Consider the following nonlinear optimization problem: \begin{align*} &\min f(x) \\ \text{such that } &h_1(x) = 0, \\ &h_2(x) = 0, \\ & \vdots \\ & h_m(x) = 0, \end{align*} where $x \in \mathbb{R}^n$. Suppose that the linear independence constraint qualification (LICQ) holds over the entire feasible region. Then, recall that we say that $x$ is a first order critical point if there exists $\lambda \in \mathbb{R}^m$ such that \begin{equation} \nabla f(x) - \sum_{i = 1}^m \lambda_i \nabla h_i(x) = 0. \end{equation} Furthermore, if such a $\lambda$ exists it is unique.
First-order criticality (aka being a first-order critical point) is a necessary condition for $x$ to be a local minimum. I know many algorithms exist which converge to first-order critical points.
Now, let $x^*$ denote a global minimum for the nonlinear program above. Let $\lambda^*$ denote the unique multiplier such that $$ \nabla f(x^*) - \sum_{i = 1}^m \lambda_i^* \nabla h_i(x^*) = 0. $$
Suppose I magically know $\lambda^*$, and I would like to obtain $x^*$. In fact, suppose I even know that every first-order critical point whose associated multiplier is $\lambda^*$ is globally optimal, and vice versa. In other words, $y$ is globally optimal if and only if $$ \nabla f(y) - \sum_{i = 1}^m \lambda_i^* \nabla h_i(y) = 0. $$ So I basically know precisely what the multiplier associated with the first-order criticality condition should be for any the global minimum.
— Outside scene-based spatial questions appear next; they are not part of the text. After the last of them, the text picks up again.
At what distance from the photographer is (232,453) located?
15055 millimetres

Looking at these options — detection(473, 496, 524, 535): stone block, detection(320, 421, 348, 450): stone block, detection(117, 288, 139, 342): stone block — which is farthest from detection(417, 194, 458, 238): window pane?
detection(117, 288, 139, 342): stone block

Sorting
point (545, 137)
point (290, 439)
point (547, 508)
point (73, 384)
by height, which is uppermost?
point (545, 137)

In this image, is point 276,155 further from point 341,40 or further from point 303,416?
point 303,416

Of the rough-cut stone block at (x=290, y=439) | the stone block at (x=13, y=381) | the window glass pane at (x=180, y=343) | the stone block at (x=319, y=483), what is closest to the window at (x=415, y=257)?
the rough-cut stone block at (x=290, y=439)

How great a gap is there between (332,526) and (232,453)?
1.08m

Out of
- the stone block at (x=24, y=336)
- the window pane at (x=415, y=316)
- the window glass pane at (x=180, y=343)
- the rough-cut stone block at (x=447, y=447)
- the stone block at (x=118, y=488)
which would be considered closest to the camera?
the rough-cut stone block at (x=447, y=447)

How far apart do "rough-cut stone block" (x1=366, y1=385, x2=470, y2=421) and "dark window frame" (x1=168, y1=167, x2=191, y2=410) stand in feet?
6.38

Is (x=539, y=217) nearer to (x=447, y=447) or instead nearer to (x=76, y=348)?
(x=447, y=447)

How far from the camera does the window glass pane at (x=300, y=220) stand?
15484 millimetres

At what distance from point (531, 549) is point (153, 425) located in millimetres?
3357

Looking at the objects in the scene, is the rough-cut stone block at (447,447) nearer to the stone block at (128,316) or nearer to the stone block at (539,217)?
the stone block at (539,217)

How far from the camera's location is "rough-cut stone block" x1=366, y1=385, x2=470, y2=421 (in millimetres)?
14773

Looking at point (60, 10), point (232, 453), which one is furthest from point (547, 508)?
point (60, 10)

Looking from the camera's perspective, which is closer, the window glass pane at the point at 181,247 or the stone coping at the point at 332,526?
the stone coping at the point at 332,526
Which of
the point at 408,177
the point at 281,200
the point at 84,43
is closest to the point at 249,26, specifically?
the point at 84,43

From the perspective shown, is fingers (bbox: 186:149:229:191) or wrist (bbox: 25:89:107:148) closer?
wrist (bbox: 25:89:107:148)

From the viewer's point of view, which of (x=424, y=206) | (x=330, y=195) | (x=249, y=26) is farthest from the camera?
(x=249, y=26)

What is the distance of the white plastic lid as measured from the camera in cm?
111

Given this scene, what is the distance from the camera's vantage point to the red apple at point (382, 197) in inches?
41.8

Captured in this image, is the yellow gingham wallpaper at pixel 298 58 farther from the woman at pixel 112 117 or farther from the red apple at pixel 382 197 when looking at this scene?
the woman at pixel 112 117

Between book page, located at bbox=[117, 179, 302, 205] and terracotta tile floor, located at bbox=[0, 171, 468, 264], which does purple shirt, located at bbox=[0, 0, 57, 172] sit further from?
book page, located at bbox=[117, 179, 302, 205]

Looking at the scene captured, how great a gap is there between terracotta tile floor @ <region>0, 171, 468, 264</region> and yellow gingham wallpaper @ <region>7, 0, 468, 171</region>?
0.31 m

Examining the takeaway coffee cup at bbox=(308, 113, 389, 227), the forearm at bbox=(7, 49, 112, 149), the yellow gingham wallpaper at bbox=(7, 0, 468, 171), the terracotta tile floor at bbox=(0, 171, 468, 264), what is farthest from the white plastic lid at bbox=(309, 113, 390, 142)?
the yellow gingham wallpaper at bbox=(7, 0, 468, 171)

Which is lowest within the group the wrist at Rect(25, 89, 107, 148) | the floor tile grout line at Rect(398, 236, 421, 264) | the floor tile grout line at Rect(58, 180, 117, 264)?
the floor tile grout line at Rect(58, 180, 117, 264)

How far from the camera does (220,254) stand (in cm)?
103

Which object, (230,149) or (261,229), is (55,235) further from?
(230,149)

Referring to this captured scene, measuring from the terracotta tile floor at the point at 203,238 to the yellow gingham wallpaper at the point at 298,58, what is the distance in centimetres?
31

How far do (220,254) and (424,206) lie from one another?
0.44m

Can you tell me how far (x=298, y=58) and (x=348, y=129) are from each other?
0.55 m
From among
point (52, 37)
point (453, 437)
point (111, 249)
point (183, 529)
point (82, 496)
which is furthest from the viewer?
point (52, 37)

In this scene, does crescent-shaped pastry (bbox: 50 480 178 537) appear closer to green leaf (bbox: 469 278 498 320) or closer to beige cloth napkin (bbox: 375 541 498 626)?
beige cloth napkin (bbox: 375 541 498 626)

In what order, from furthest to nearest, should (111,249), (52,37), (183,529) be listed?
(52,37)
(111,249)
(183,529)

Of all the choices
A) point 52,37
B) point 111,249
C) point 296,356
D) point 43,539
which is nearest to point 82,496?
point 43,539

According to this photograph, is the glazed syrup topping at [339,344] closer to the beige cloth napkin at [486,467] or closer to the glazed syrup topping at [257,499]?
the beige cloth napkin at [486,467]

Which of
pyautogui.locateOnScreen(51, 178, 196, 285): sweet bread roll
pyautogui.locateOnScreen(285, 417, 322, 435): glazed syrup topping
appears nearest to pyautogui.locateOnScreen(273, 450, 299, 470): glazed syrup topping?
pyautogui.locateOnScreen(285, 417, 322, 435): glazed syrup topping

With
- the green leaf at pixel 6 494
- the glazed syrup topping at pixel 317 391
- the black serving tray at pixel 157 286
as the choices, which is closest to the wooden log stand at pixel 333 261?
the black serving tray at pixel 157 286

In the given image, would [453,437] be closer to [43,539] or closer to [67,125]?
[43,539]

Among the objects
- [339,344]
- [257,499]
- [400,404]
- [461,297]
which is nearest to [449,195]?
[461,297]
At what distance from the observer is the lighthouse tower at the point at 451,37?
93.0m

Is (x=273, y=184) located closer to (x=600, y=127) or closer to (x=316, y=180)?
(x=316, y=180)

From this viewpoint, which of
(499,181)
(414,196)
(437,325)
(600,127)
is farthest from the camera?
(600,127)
Is there any nonlinear programming algorithm which could effectively use this information to converge to such a $y$? Obviously one approach would be to try to find a feasible point of the following system: \begin{align} &h_1(y) = 0, \\ &h_2(y) = 0, \\ & \vdots \\ & h_m(y) = 0, \\ &\nabla f(y) - \sum_{i = 1}^m \lambda_i^* \nabla h_i(y) = 0. \end{align} But this might be very hard, even if finding a feasible $y$ for the original optimization problem is easy. Thus, I'm wondering if there is some nonlinear programming algorithm which could make use of the fact that we know what the "correct" multipliers are, without just bluntly solving the feasibility problem above, which may be very difficult to solve.
There isn't much else we can assume about the original program. Strong duality, for example, doesn't hold.
Even references/ideas are much appreciated, as I'm not an expert in this area!